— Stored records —
══════

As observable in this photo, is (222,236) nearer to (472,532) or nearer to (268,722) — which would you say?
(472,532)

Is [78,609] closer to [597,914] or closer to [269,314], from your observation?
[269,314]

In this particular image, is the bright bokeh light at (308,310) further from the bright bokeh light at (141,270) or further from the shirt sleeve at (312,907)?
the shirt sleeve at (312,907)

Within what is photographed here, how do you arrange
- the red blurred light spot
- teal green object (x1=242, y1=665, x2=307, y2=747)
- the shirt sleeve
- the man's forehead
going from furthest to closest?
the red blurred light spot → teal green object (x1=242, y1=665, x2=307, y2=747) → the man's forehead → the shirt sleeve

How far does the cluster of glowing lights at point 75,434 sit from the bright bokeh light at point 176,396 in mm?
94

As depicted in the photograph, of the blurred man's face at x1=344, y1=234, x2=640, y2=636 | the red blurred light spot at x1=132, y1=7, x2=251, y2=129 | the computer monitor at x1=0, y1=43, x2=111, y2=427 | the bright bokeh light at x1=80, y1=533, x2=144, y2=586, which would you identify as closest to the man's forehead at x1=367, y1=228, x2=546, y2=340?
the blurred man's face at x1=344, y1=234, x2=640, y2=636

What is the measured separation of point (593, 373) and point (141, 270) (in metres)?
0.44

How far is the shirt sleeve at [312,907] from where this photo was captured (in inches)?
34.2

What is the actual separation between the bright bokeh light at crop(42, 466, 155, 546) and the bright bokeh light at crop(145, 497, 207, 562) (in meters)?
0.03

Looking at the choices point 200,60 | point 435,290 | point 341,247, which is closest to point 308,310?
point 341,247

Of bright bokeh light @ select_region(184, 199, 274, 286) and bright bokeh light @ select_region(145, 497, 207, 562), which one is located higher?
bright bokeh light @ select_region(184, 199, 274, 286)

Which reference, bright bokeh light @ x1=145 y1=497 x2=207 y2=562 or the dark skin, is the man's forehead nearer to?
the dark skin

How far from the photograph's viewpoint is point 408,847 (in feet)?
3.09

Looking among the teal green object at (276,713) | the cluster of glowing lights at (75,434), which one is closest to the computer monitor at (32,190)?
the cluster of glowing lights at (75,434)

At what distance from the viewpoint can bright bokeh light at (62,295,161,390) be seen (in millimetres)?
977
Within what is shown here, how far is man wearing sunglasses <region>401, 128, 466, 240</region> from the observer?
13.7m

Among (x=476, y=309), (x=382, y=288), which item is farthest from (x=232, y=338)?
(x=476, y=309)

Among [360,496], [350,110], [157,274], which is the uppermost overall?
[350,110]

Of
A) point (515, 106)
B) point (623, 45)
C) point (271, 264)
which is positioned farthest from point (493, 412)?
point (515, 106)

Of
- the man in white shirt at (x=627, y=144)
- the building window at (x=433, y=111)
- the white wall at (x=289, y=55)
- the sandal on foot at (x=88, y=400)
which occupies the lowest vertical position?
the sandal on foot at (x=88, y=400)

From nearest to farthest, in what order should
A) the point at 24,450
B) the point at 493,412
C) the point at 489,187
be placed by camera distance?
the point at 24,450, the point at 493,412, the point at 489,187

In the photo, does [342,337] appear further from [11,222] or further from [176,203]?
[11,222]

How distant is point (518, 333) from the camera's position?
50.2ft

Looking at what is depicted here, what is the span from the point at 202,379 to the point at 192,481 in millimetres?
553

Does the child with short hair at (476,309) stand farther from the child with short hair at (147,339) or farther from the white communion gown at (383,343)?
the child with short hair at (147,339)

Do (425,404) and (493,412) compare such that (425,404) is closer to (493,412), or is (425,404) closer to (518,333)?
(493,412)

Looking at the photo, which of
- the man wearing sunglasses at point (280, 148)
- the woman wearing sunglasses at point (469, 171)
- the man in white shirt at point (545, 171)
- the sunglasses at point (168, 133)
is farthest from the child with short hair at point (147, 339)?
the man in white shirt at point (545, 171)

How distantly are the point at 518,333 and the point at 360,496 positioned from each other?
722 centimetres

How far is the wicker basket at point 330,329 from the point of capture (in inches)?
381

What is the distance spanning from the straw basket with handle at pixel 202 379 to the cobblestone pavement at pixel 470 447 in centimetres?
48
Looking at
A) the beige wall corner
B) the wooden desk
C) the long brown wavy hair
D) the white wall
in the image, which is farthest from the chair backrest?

══════

— GIVEN EXERCISE —
Reproduce all of the material above word for word, from its first line through its last.

— RESPONSE —
As observable in this photo, is (222,236) nearer to (472,532) or nearer to (268,722) — which would you say?
(472,532)

Is [78,609] closer to [597,914] or closer to [269,314], from your observation?
[269,314]

In this particular image, is the bright bokeh light at (308,310) further from the bright bokeh light at (141,270) or further from the shirt sleeve at (312,907)?
the shirt sleeve at (312,907)

Within what is photographed here, how do you arrange
- the red blurred light spot
- teal green object (x1=242, y1=665, x2=307, y2=747)
- the shirt sleeve
- the man's forehead
going from furthest to closest?
the red blurred light spot → teal green object (x1=242, y1=665, x2=307, y2=747) → the man's forehead → the shirt sleeve

How far does the cluster of glowing lights at point 75,434 sit from the bright bokeh light at point 176,396 in mm?
94

As depicted in the photograph, of the blurred man's face at x1=344, y1=234, x2=640, y2=636 | the red blurred light spot at x1=132, y1=7, x2=251, y2=129 | the computer monitor at x1=0, y1=43, x2=111, y2=427 | the bright bokeh light at x1=80, y1=533, x2=144, y2=586, which would you identify as closest to the man's forehead at x1=367, y1=228, x2=546, y2=340?
the blurred man's face at x1=344, y1=234, x2=640, y2=636

What is the measured separation of point (593, 373) and point (141, 270) (in metres)?
0.44

How far is the shirt sleeve at [312,907] from where this photo was captured (in inches)?
34.2

What is the actual separation between the bright bokeh light at crop(42, 466, 155, 546) and the bright bokeh light at crop(145, 497, 207, 562) (in meters)?
0.03

Looking at the choices point 200,60 | point 435,290 | point 341,247, which is closest to point 308,310?
point 341,247

Of bright bokeh light @ select_region(184, 199, 274, 286) and bright bokeh light @ select_region(145, 497, 207, 562), which one is located higher?
bright bokeh light @ select_region(184, 199, 274, 286)

Which reference, bright bokeh light @ x1=145 y1=497 x2=207 y2=562 or the dark skin, is the man's forehead nearer to?
the dark skin

How far from the photograph's viewpoint is point 408,847 (in feet)?
3.09

Looking among the teal green object at (276,713) | the cluster of glowing lights at (75,434), which one is closest to the computer monitor at (32,190)?
the cluster of glowing lights at (75,434)

At what distance from the viewpoint can bright bokeh light at (62,295,161,390) be seen (in millimetres)?
977
Within what is shown here, how far is man wearing sunglasses <region>401, 128, 466, 240</region> from the observer?
13.7m

Among (x=476, y=309), (x=382, y=288), which item is farthest from (x=232, y=338)?
(x=476, y=309)

Among [360,496], [350,110], [157,274], which is the uppermost overall?
[350,110]

Of
A) point (515, 106)
B) point (623, 45)
C) point (271, 264)
which is positioned farthest from point (493, 412)?
point (515, 106)

Of
- the man in white shirt at (x=627, y=144)
- the building window at (x=433, y=111)
- the white wall at (x=289, y=55)
- the sandal on foot at (x=88, y=400)
which occupies the lowest vertical position?
the sandal on foot at (x=88, y=400)

From nearest to farthest, in what order should
A) the point at 24,450
B) the point at 493,412
C) the point at 489,187
be placed by camera distance?
the point at 24,450, the point at 493,412, the point at 489,187

In the photo, does [342,337] appear further from [11,222] or further from [176,203]?
[11,222]

How distant is point (518, 333) from the camera's position?
50.2ft

Looking at what is depicted here, what is the span from the point at 202,379 to the point at 192,481 in millimetres?
553

Does the child with short hair at (476,309) stand farther from the child with short hair at (147,339) or farther from the white communion gown at (383,343)?
the child with short hair at (147,339)

Do (425,404) and (493,412) compare such that (425,404) is closer to (493,412), or is (425,404) closer to (518,333)?
(493,412)

Looking at the photo, which of
- the man wearing sunglasses at point (280, 148)
- the woman wearing sunglasses at point (469, 171)
- the man in white shirt at point (545, 171)
- the sunglasses at point (168, 133)
is farthest from the child with short hair at point (147, 339)?
the man in white shirt at point (545, 171)

How distantly are the point at 518,333 and the point at 360,496 positioned from each other?
722 centimetres

How far is the wicker basket at point 330,329 from the point of capture (in inches)?
381

What is the distance spanning from the straw basket with handle at pixel 202 379 to the cobblestone pavement at pixel 470 447 in centimetres?
48
Looking at
A) the beige wall corner
B) the wooden desk
C) the long brown wavy hair
D) the white wall
in the image, which is farthest from the chair backrest?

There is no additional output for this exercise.